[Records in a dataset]
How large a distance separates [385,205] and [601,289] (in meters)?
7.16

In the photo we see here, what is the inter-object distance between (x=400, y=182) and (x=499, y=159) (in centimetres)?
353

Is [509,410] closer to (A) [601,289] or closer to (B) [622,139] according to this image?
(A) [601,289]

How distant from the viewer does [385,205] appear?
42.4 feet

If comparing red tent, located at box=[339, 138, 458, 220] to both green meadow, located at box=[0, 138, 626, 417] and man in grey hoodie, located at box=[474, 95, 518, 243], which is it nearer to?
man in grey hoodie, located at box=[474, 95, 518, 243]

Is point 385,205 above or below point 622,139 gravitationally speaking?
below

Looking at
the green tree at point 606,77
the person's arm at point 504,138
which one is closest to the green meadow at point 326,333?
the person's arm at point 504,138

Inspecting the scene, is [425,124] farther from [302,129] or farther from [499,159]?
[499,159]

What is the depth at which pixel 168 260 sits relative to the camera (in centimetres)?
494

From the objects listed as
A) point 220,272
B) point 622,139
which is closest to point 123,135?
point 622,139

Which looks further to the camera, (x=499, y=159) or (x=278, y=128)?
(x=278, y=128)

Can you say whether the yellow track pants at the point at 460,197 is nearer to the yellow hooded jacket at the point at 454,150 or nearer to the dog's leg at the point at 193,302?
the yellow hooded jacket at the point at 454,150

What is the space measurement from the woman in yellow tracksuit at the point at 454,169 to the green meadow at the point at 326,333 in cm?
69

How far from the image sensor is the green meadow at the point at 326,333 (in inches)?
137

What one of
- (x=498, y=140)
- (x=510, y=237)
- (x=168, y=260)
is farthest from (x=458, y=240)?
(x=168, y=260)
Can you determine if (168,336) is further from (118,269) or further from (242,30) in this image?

==

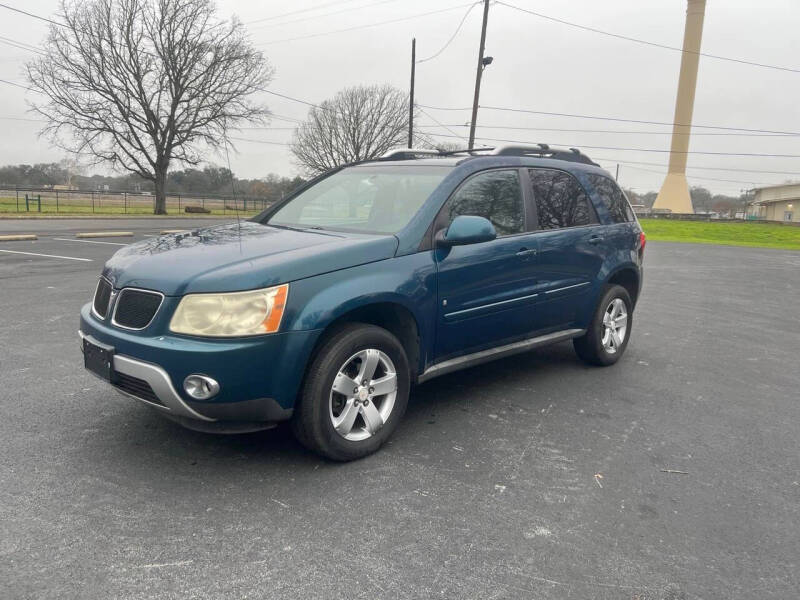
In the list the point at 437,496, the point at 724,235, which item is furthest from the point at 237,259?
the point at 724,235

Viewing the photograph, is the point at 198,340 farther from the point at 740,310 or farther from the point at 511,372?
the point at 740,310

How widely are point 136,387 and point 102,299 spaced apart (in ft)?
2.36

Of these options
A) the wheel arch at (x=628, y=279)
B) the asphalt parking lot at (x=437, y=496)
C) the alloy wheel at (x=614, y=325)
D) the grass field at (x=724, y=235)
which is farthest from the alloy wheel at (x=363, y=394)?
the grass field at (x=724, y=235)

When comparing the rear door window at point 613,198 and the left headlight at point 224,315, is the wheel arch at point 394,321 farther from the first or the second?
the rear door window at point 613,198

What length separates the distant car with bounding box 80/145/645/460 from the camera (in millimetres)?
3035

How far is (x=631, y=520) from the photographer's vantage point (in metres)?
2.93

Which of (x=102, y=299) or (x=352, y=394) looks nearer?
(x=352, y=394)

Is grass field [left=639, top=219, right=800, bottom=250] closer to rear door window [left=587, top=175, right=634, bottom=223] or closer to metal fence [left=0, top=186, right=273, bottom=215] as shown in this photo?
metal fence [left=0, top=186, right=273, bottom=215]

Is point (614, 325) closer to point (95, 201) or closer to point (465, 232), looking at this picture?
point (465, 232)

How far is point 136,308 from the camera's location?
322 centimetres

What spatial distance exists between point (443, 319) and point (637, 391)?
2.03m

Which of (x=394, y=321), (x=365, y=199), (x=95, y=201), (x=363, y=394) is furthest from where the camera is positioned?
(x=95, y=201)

...

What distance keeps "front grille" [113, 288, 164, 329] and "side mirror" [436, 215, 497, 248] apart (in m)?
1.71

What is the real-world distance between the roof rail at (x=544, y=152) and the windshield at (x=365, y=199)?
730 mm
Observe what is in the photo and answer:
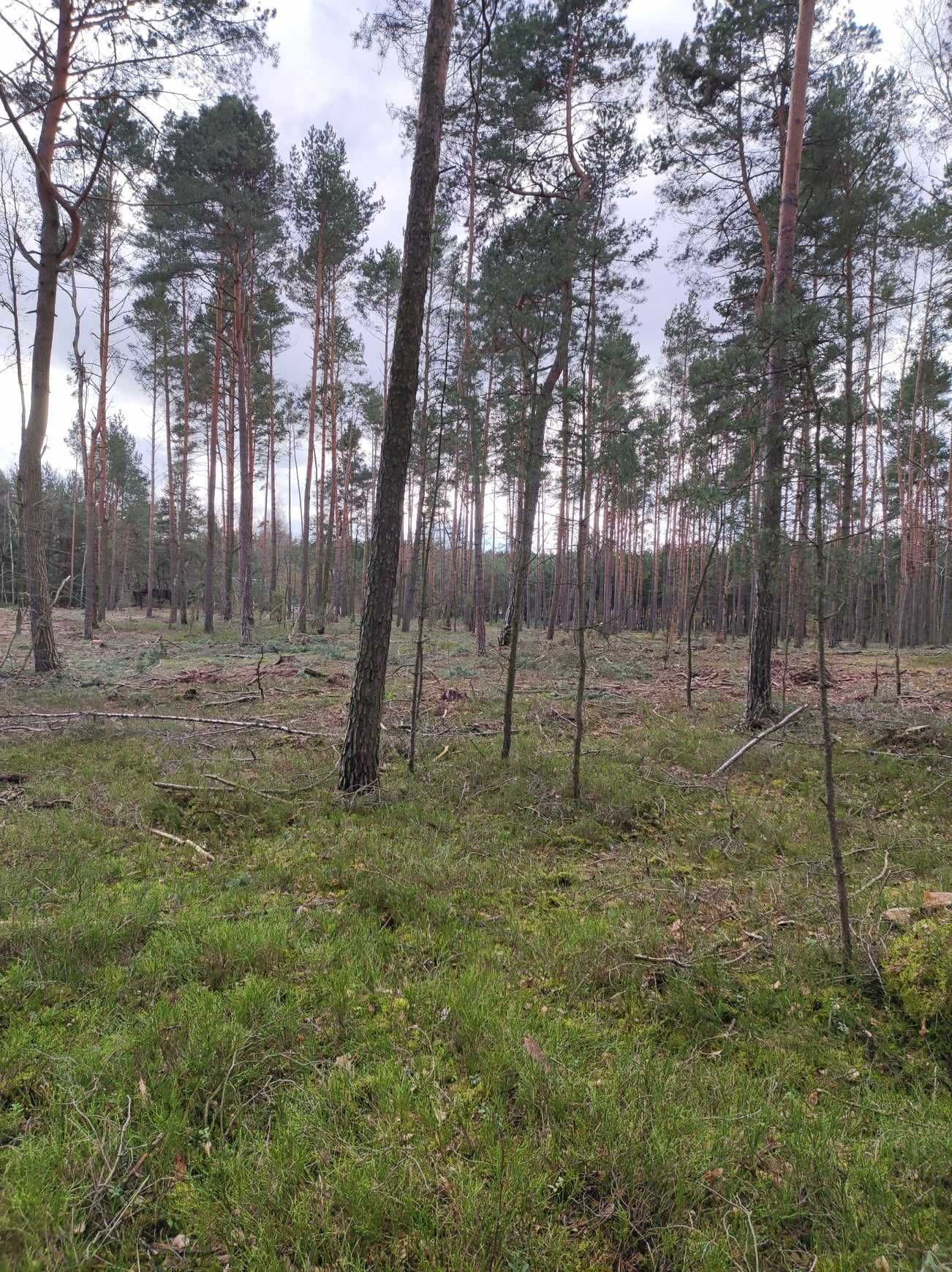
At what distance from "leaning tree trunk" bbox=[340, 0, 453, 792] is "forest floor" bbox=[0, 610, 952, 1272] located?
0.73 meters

** Written exercise **
Please find each line in the data that contains the string "below", and copy those lines. Case counts when matching.

** Correct result **
Is point 385,205 above or below point 622,139 gravitationally speaking?
below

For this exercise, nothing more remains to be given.